HEK293 cells (2 × 10⁵) were transfected by calcium phosphate precipitation with a firefly luciferase reporter driven by the IFN‐β or IFNα4 promoter, along with the mentioned cDNA expression vectors and the control Renilla luciferase reporter. After transfection for approximately 36 h, the cells were lysed with 1× Passive Lysis Buffer and violent vibration for 15 min and then collected for dual‐luciferase assays (Promega). The activity of firefly luciferase was normalized to that of Renilla luciferase.

Generation of KLHL22‐KO MEFs

KLHL22‐KO stable MEF lines were generated using a lentiviral system. CRISPR guide sequences targeting the second exon of Klhl22 were designed by http://crispr.mit.edu and cloned into lentiCRISPR v2‐GFP vectors.
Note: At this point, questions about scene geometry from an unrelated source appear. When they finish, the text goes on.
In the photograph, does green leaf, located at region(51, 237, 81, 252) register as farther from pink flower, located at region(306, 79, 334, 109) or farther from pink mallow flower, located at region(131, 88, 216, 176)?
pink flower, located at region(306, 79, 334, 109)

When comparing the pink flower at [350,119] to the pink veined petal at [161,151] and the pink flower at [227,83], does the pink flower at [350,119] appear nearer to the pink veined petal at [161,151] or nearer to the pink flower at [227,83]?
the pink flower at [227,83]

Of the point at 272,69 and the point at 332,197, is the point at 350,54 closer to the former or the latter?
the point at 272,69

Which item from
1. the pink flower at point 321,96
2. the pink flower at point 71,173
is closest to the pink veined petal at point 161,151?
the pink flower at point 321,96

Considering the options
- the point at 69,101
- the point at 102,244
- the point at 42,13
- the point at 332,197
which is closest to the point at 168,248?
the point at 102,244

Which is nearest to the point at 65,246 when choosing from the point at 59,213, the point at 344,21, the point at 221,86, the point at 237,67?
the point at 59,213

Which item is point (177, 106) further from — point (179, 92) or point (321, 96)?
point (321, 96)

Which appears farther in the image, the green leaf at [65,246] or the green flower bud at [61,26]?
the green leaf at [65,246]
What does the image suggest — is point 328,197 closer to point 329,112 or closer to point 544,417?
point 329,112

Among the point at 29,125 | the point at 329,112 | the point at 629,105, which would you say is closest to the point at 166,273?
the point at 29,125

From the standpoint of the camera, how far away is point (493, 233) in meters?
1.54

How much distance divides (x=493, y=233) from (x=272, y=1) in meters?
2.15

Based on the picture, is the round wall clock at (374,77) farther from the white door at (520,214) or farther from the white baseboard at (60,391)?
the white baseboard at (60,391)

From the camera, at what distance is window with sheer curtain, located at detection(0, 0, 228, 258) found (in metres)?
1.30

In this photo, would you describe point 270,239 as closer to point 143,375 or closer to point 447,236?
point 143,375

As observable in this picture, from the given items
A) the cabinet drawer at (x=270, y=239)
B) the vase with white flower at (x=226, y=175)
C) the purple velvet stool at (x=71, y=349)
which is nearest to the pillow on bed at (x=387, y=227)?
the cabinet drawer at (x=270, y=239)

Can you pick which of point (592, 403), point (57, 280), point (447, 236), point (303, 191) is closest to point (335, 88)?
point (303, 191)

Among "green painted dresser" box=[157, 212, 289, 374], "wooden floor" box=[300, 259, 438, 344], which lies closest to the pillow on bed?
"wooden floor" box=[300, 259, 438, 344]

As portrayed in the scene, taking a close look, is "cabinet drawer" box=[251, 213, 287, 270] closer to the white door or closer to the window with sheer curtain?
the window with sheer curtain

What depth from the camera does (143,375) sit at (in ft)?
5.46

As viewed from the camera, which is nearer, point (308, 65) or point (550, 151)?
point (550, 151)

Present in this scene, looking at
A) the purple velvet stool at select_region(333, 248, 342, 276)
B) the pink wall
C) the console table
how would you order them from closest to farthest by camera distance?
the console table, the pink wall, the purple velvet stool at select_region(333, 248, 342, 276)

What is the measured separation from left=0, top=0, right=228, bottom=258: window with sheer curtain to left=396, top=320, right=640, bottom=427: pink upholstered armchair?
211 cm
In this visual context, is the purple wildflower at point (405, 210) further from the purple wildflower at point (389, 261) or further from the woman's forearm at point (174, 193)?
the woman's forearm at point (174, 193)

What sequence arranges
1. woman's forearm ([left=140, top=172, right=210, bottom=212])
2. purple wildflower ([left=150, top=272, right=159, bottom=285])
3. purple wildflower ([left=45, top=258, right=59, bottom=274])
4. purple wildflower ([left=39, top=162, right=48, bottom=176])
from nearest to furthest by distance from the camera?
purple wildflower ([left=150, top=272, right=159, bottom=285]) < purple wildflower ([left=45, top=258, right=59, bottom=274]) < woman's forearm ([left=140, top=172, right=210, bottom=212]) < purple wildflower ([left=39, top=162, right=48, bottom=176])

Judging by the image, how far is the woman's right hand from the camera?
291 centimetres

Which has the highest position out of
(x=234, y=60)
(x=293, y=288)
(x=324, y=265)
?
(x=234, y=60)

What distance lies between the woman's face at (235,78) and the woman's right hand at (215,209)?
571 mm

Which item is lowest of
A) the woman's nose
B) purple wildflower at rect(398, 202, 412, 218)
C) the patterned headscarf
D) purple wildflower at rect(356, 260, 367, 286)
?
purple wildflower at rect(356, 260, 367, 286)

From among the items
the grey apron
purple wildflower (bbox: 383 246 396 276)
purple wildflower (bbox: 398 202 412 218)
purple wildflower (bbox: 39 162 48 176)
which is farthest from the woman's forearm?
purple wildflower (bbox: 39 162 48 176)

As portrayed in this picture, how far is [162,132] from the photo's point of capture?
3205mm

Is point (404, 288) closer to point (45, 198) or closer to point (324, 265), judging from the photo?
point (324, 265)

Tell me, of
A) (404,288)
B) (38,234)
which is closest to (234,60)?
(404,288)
The sequences were as follows: sgKLHL22_1_mouse: 5′ GGATCCTCTTTGACGTTGTCC 3′; sgKLHL22_2_mouse: 5′ GATCGGATTCTGCTAGCTGCA 3′; and sgKLHL22_3_mouse: 5′ GGGAGTGCTGTGTGCTTCGAT 3′. HEK293T cells were used to package the virus. HEK293T cells in 6‐well plates were transfected with the guide RNA plasmids indicated above, together with pMD2.G and psPAX2. After 36 h of transfection, supernatants containing the virus were collected to infect wild‐type MEFs supplemented with 8 μg/ml polybrene for 24 h. GFP‐positive cells were sorted into 96‐well plates and validated by western blotting.

Ubiquitination assays

BMDMs or MEFs were pretreated with or without MG132 for 2 h and then lysed with Nonidet P‐40 lysis buffer (50 mM Tris–HCl, pH 7.5, 120 mM NaCl, 1% Nonidet P‐40, 1 mM EDTA, and 1 mM DTT) containing 6 M urea and protease inhibitors. IRF7 was isolated by IP with antibodies targeting IRF7. The ubiquitinated proteins were detected by IB using an anti‐ubiquitin (Santa, P4D1) or anti‐K48‐linkage‐specific polyubiquitin (D9D5) antibody. For transfection, HEK293T cells were pretreated with or without MG132 or chloroquine and lysed on ice for 15 min with the lysis buffer mentioned above. Then, the samples were centrifuged at 13,300 g. For 5 min at 4°C. Supernatants were then diluted to 1:3 with Nonidet P‐40 lysis buffer containing protease but not 6 M urea. For the ubiquitination assay of HA‐tagged IRF7 or KLHL22, anti‐HA antibodies were added to diluted lysates for overnight binding. Protein A beads were then incubated with lysates at 4°C for 1 h to enrich anti‐HA antibodies. Immunoprecipitates were washed three times with Nonidet P‐40 lysis buffer containing 0.1% DTT and analyzed by IB.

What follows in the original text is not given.